Last week was not a good one for New York’s sense of public safety. That Monday a man with two knives roamed across Manhattan and is now accused of killing three strangers — Angel Gustavo Lata Landi, Chang Wang and Wilma Augustin — in separate attacks. The next day a man with a gun reportedly robbed a Queens bodega and a smoke shop before being fatally shot by the police after he shot and wounded an officer and a bystander.
The episodes exacerbated New Yorkers’ sense that cascading failures of state and city government have left the city out of control. A criminal justice system transformed with a goal of keeping as few people in jail or prison as possible, for as short a time as possible, has no room for error, and yet it keeps making errors. All it takes for a potentially violent suspect to go free is one weak link — and state lawmakers and city officials have constructed a chain of weak links.
Over the past six years, under two supposedly moderate governors, Andrew M. Cuomo and Kathy Hochul, New York’s progressive-dominated State Legislature radically changed the state’s criminal justice system. In 2019, for example, the state eliminated cash bail for misdemeanors and most nonviolent felonies; in 2021 it eased its parole practices to prevent people from being sent back to prison for violations such as missing a parole meeting.

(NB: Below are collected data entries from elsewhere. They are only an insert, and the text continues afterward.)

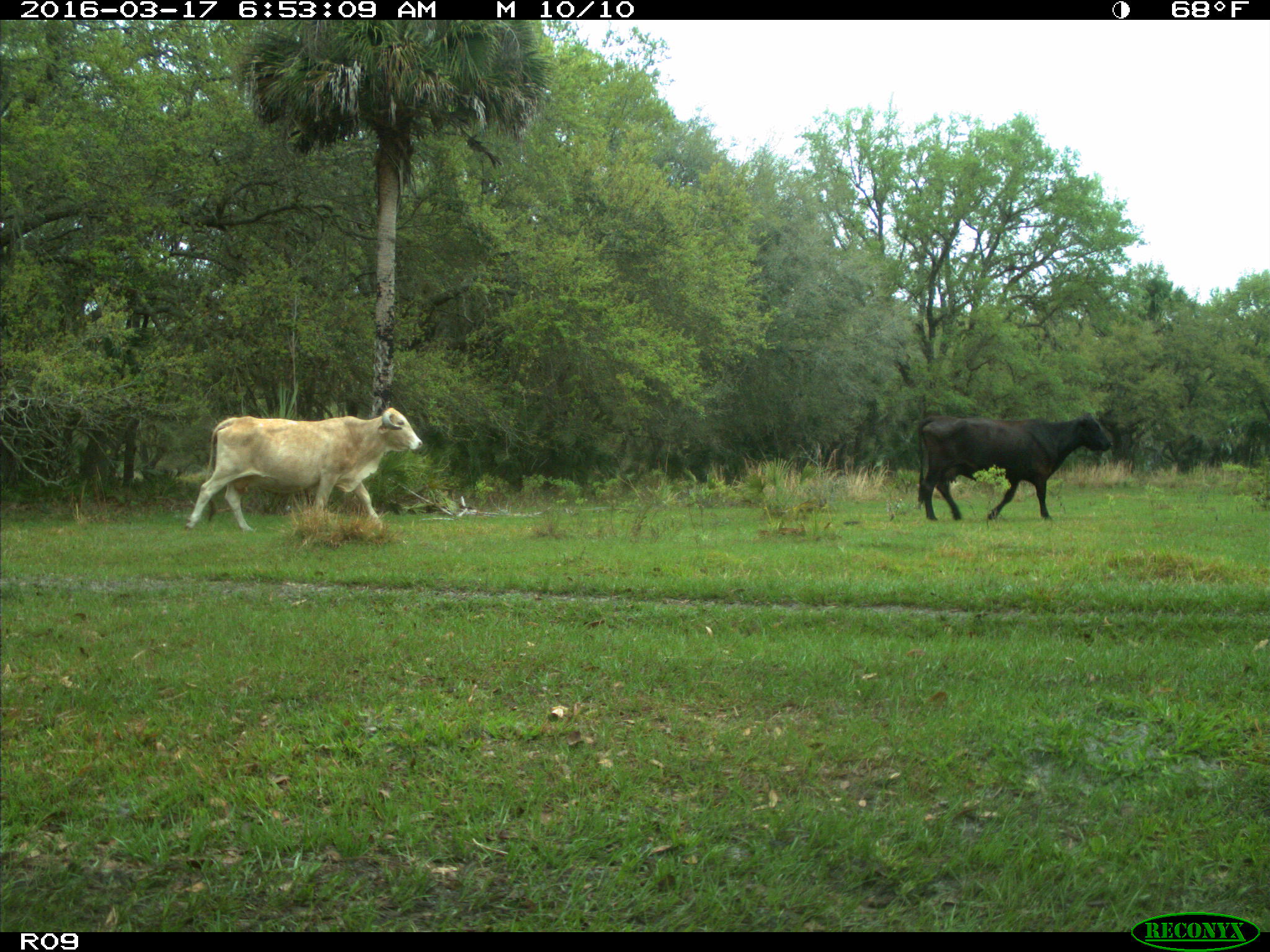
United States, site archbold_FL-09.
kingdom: Animalia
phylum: Chordata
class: Mammalia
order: Artiodactyla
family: Bovidae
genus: Bos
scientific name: Bos taurus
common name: domestic cow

After decades of declining crime and imprisonment, these abrupt changes accelerated the decarceration trend until the state and city could no longer keep reducing crime. From 2019 to 2021, the average daily population in city jails fell to 4,921 from 7,938, a 38 percent drop. The number of people in prison for crimes that took place in New York City fell to 13,020 from 18,903. Prison readmissions for parole violations fell to 2,591 from 7,277.
It’s impossible to prove that New York would have avoided any single crime had its perpetrator been jailed or imprisoned for a previous crime.
But for progressive criminal justice policies to have even a chance of working, the state’s judges, prosecutors and mental health officials would have to be much better at predicting, out of a broad group of people accused or convicted of crimes, who, exactly, is likely to repeat or escalate his behavior.
Last week’s tragedies reveal no evidence that we’ve gotten better at such predictions. Monday’s knife attacks show that even one point of misplaced leniency can undo the protections of the whole criminal justice system.